A pair of conspicuously large masts outside Front Street Shipyard's Building 5 on June 27 were found to belong to a 100-foot sailing ship inside. The steel-hulled Corwith Cramer has been in Belfast for three weeks getting its first major overhaul, which a crew member said would take about three months.

The 30-year-old, 240-ton brigantine is one of two sailing school vessels operated by Sea Education Association (SEA). Corwith Cramer sails in the North Atlantic and the Caribbean Sea. Its counterpart, Robert C. Seamans, sails throughout the Pacific Ocean.

The masts of Corwith Cramer, like the hull, are steel, and rugged enough to stand out among the sleek lines of several racing yachts in the shipyard lot on June 27.

Crew members were undressing the foremast. One of them, a yard worker named Laura Rea, said this involves taking off cables and stays. As some of this hasn't happened before, it wasn't necessarily easy.
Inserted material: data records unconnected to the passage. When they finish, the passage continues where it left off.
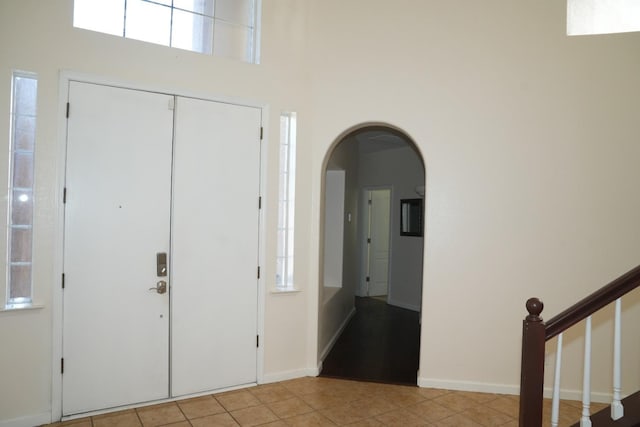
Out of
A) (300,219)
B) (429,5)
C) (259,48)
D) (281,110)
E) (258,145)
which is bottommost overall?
(300,219)

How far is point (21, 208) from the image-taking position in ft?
9.46

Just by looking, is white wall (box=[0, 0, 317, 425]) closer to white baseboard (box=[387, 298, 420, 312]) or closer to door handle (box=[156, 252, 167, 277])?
door handle (box=[156, 252, 167, 277])

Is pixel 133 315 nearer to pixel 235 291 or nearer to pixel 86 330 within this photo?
Result: pixel 86 330

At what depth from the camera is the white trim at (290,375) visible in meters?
3.75

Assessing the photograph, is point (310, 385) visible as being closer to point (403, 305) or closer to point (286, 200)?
point (286, 200)

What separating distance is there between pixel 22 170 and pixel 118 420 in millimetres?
1968

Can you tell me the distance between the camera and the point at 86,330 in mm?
3039

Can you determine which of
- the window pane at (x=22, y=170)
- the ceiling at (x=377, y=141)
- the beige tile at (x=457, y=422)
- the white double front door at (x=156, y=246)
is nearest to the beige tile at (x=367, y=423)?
the beige tile at (x=457, y=422)

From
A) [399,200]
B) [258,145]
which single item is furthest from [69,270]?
[399,200]

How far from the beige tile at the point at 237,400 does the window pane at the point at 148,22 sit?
305cm

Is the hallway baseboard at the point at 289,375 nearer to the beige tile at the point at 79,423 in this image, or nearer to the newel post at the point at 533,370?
the beige tile at the point at 79,423

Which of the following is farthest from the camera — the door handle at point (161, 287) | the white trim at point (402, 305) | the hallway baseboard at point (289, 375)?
the white trim at point (402, 305)

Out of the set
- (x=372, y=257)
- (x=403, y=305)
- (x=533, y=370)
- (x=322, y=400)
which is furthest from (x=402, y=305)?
(x=533, y=370)

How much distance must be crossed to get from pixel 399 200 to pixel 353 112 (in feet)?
12.3
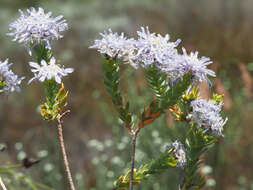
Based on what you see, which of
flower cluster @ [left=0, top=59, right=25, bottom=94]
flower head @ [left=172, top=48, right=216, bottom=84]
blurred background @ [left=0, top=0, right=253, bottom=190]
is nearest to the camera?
flower head @ [left=172, top=48, right=216, bottom=84]

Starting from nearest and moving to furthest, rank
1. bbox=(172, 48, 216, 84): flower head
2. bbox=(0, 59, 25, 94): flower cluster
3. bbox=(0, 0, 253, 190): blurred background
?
bbox=(172, 48, 216, 84): flower head
bbox=(0, 59, 25, 94): flower cluster
bbox=(0, 0, 253, 190): blurred background

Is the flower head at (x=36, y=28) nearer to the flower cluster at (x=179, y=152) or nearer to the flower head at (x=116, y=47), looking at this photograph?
the flower head at (x=116, y=47)

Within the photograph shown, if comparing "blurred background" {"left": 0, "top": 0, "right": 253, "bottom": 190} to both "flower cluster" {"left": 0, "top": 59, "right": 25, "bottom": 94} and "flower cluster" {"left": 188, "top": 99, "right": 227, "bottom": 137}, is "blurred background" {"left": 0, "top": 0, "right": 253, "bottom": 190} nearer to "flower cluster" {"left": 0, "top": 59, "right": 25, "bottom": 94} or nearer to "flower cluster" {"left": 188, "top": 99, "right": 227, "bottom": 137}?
"flower cluster" {"left": 188, "top": 99, "right": 227, "bottom": 137}

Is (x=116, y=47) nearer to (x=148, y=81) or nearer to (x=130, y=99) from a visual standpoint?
(x=148, y=81)

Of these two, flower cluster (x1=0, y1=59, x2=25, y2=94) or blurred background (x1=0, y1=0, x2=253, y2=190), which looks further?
blurred background (x1=0, y1=0, x2=253, y2=190)

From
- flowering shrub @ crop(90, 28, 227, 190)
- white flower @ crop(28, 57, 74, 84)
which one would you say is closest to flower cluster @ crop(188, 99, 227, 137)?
flowering shrub @ crop(90, 28, 227, 190)

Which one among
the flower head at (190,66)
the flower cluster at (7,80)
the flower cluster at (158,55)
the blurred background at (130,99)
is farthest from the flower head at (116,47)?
the blurred background at (130,99)

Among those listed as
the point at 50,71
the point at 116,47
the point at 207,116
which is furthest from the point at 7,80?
the point at 207,116

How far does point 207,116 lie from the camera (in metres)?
0.84

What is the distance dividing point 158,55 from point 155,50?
2 centimetres

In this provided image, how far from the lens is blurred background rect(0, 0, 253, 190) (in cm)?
227

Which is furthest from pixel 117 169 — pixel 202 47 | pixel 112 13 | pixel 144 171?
pixel 112 13

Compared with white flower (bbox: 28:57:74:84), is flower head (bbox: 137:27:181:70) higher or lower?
higher

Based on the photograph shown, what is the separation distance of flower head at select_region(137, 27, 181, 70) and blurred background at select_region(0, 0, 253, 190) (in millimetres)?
573
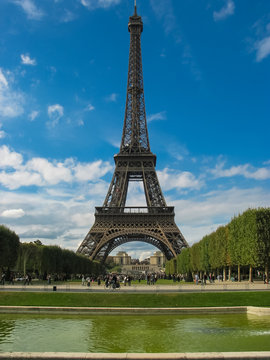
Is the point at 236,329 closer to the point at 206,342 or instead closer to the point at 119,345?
the point at 206,342

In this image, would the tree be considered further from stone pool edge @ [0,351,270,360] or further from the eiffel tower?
stone pool edge @ [0,351,270,360]

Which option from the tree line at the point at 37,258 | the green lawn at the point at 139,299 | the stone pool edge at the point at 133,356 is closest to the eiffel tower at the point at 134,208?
the tree line at the point at 37,258

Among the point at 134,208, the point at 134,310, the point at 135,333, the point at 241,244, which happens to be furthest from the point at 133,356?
the point at 134,208

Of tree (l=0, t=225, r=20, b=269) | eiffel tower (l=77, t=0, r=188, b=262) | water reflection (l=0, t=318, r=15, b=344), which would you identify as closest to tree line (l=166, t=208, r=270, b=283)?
eiffel tower (l=77, t=0, r=188, b=262)

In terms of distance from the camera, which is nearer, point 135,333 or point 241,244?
point 135,333

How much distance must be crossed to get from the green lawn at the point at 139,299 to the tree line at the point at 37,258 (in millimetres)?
27218

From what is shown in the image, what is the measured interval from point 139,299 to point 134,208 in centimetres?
5436

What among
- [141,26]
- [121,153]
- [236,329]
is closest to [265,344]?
[236,329]

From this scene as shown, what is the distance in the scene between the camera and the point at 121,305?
24172 millimetres

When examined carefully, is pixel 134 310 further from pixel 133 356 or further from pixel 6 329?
pixel 133 356

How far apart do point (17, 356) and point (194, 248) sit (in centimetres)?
5830

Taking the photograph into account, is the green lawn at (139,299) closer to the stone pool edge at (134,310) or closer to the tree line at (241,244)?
the stone pool edge at (134,310)

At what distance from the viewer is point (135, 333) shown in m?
15.8

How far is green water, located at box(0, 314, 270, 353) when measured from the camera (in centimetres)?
1325
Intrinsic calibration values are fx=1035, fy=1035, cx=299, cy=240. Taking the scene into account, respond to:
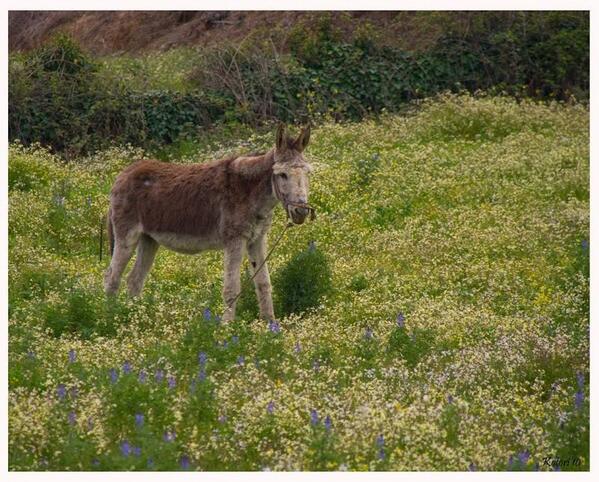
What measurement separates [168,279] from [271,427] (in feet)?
22.0

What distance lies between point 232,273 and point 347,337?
1.74 metres

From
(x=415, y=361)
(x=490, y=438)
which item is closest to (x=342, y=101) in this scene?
(x=415, y=361)

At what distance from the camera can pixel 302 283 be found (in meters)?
12.2

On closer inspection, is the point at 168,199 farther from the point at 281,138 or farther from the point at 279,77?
the point at 279,77

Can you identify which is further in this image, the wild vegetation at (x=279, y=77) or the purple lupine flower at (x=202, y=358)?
the wild vegetation at (x=279, y=77)

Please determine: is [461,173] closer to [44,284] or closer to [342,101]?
[342,101]

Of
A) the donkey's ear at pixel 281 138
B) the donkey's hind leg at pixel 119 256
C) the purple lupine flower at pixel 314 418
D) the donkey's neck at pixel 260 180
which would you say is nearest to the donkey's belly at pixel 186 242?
the donkey's hind leg at pixel 119 256

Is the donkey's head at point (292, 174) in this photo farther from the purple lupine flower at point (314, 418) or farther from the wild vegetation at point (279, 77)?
the wild vegetation at point (279, 77)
"A lot of hitting out rusted pins," she said.

Rea grew up in Idaho and got involved with SEA as an undergraduate after spotting the program among several study abroad options. "I thought it sounded cool, so it did it," she said. When she graduated, she signed on as a deckhand and yard worker and now does social media for the ship.

Most of the crew is boarding at the former Crosby High School, Rea said.

The school has dormitory-style rooms on the upper floors that the new owner, Kiril Lozanov, has expressed interest in converting to a combination of shared housing and a hostel for short-term visitors traveling light.

Across the yard from where Corwith Cramer's crew was working Tuesday, a crowd gathered to watch as Cangarda, a 1901 steam-powered yacht, was lowered into the harbor by Front Street Shipyard's 485-ton travel lift.